▶ **Text segment**:
One feature of this analysis is how small the "data warehouse generation" part of the market is relative to databases and data access tools. It is in some ways curious how much emphasis has been on displaying data in pretty ways (the access market) and the storage mechanism (data warehouse management market) rather than how to actual construct the source of the data that feeds these tools. This is because today that central piece is still in the cottage industry stage of custom-build. Indeed with an overall market size of USD 35 billion (Ovum) it can be seen that the bulk of spending in this large market is still with systems integrators. Only a few products live in the "data warehouse generation" space e.g. SAP BW and Kalido (data quality tools should really be considered a separate sub-market). Hence the bulk of the industry is still locked in a "build" mentality, worrying about religious design wars (Inmon v Kimball) when one would have expected them to move into a "buy" mentality. This inevitably will happen, as it did to financial applications. Twenty or so years ago it was entirely normal to design and build a general ledger system, and who would do that today? As large markets mature, applications will gradually replace custom-build, but it is a slow process, as can be seen from these figures.

The average data warehouse costs USD 3 million to build (according to Gartner) and only a small fraction of this is the cost of software and hardware, the majority being people costs. It also takes 16 months to deliver (a TDWI survey) which is an awful long time for projects which are supposedly delivering critical management information. To take the example of Kalido, the same size project takes less than 6 months instead of 16 months, so for that reason alone people will eventually come around to buying rather than building warehouses. Custom data warehouses also have very high maintenance costs, which is another reason for considering buy rather than build.

▶ **Work to complete**:
Using the data warehouse text, explain why people will eventually come around to buying data warehouses rather than building them.

▶ **Data below**:

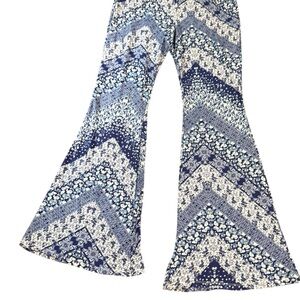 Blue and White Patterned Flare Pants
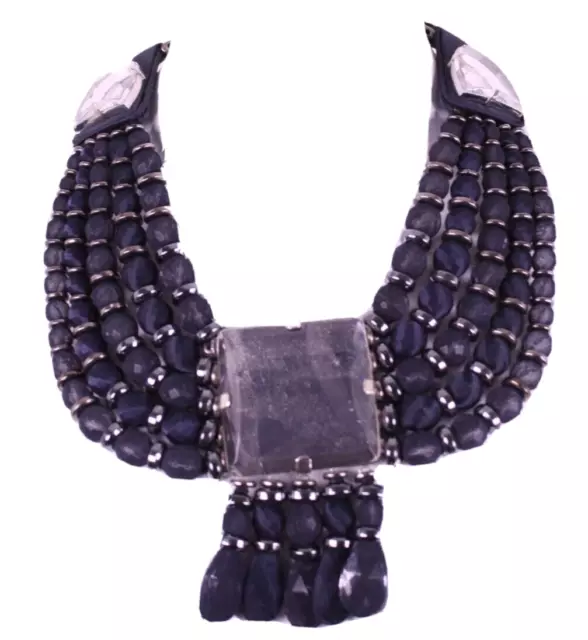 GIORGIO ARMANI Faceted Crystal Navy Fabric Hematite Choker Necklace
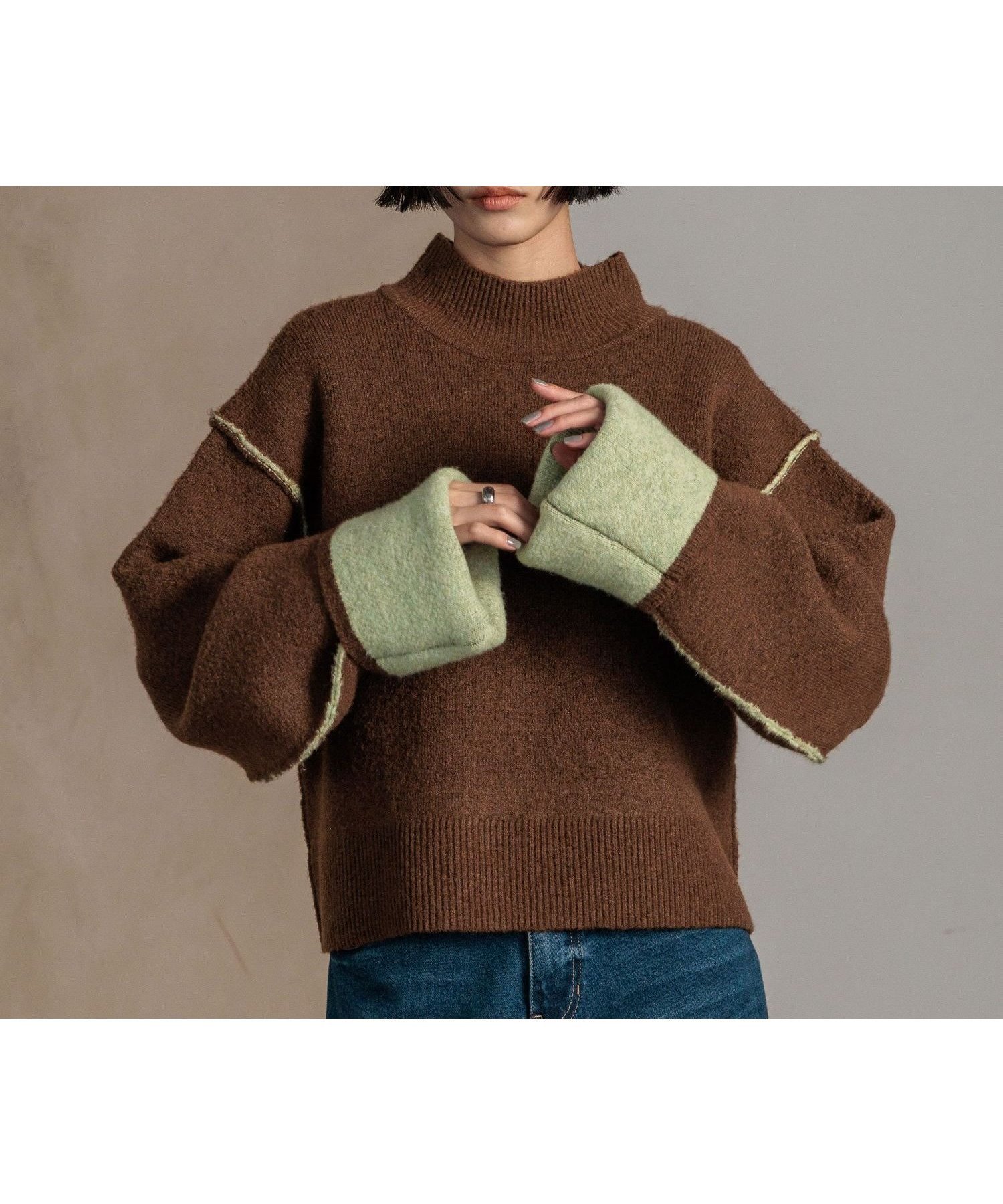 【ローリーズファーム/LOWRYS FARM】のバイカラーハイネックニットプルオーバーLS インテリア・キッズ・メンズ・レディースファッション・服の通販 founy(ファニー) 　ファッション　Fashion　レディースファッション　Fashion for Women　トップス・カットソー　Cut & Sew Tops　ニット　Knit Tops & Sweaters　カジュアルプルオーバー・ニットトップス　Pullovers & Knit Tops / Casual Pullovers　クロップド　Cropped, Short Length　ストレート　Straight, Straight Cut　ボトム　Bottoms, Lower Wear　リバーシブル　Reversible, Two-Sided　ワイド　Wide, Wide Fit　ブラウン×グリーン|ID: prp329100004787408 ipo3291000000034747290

▶ **Exercise result**:
A product such as Kalido delivers a project of the same size in less than 6 months, while a custom build takes 16 months. Custom data warehouses also have very high maintenance costs, which is another reason to buy rather than build.